I had a strange feeling there was something familiar about the room. I had not registered this feeling during the interrogation – the thespian show of the boys had held my attention captive – but now, in the silence, that familiarity crept out of the corners and shadows of the room. It was whispering to me, but I could not make out the words, or even the voice in which they were whispered.

I stood up from the chair and stretched my limbs. At once I noticed the custodian twins tense up in their chairs. They followed my moves with vigilance but made no gesture to prevent me. Did that mean I was free now?

I had remarked a long wooden chest by the side of the room, and I went to it, absorbed in my thoughts. On the chest, there was a pencil case – wooden again – and it contained various pens and brushes. I tried to remember what it brought to my mind, but my memory only responded with an empty echo. I opened the doors of the chest and discovered a row of notebooks – similar, ordinary, black-covered notebooks that we had in the Atlantis school.

Mickey and Ricky had now come behind me. They moved quietly like ninjas, but I felt their presence and heard the faint rustle of their cloaks.

"Do you mind if I have a look at these?" I asked, without looking at the brothers.

"Why do you want to look at them?" asked one twin.

"I don't know yet", I said.

"We don't mind, go ahead", said the other.

I opened one of the notebooks. There was text inside, written by an unsure, young hand:

I chose to leave the city grey
And live in living greens and browns
With Brotherhood I make my way
Under the blue, with blue surround.

To learn all life is red at heart
And hardened flesh holds sharper minds
Is treasure never found by those
Who live by crafts others devised.

I leafed through the notebook and saw it contained mainly poems, written in many different handwritings. Occasionally, I glanced at the twins to see whether I committed any offense by reading the poems, apparently written by some of the island's boys, perhaps in their first or second year. The custodians had appeared on my both sides and they, too, were reading what was in the notebook.

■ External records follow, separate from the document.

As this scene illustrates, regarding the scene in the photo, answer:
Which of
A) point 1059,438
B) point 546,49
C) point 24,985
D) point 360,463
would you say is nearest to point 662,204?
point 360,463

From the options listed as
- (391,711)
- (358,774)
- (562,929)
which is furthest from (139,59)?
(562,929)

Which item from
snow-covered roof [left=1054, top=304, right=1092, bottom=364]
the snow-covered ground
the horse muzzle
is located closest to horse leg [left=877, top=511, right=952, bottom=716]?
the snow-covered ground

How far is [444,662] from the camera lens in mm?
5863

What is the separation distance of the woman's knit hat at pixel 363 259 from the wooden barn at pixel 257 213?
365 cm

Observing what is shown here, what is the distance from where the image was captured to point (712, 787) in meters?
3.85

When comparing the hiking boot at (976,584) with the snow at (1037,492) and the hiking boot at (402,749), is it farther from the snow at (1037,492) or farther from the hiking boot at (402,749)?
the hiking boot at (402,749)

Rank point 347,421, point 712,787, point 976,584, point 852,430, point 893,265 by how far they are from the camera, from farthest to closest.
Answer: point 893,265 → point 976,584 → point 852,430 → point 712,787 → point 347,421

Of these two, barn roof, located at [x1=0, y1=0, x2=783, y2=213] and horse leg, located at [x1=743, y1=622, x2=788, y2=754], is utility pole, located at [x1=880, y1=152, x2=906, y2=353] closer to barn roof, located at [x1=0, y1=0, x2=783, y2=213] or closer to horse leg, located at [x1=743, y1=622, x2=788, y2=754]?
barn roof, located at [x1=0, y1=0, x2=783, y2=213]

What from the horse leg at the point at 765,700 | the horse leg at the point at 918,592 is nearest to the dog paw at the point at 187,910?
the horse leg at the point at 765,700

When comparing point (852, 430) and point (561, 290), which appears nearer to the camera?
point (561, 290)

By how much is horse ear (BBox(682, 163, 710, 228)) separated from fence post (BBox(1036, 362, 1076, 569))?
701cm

"You're interested in those?" asked Ricky.

"Of course", I said.

"It's just stuff some of us have written", Ricky remarked, dismissively. "Poems and stuff. Nothing special."

"Look at these", said Mickey and gave me another notebook.

I opened it and it contained drawings. Comic style, but otherwise very realistic depiction. I recognized the buildings as those of the Base. The boys were depicted in similar clothes I'd seen them wear so far. There were landscapes, too – from the island, evidently. The volcano was recognizable, as was the forest, and the glade where the Base was located. The wide open, grassy moors and the craggy coastal cliffs. Whoever had filled the pages with his drawings was unquestionably talented.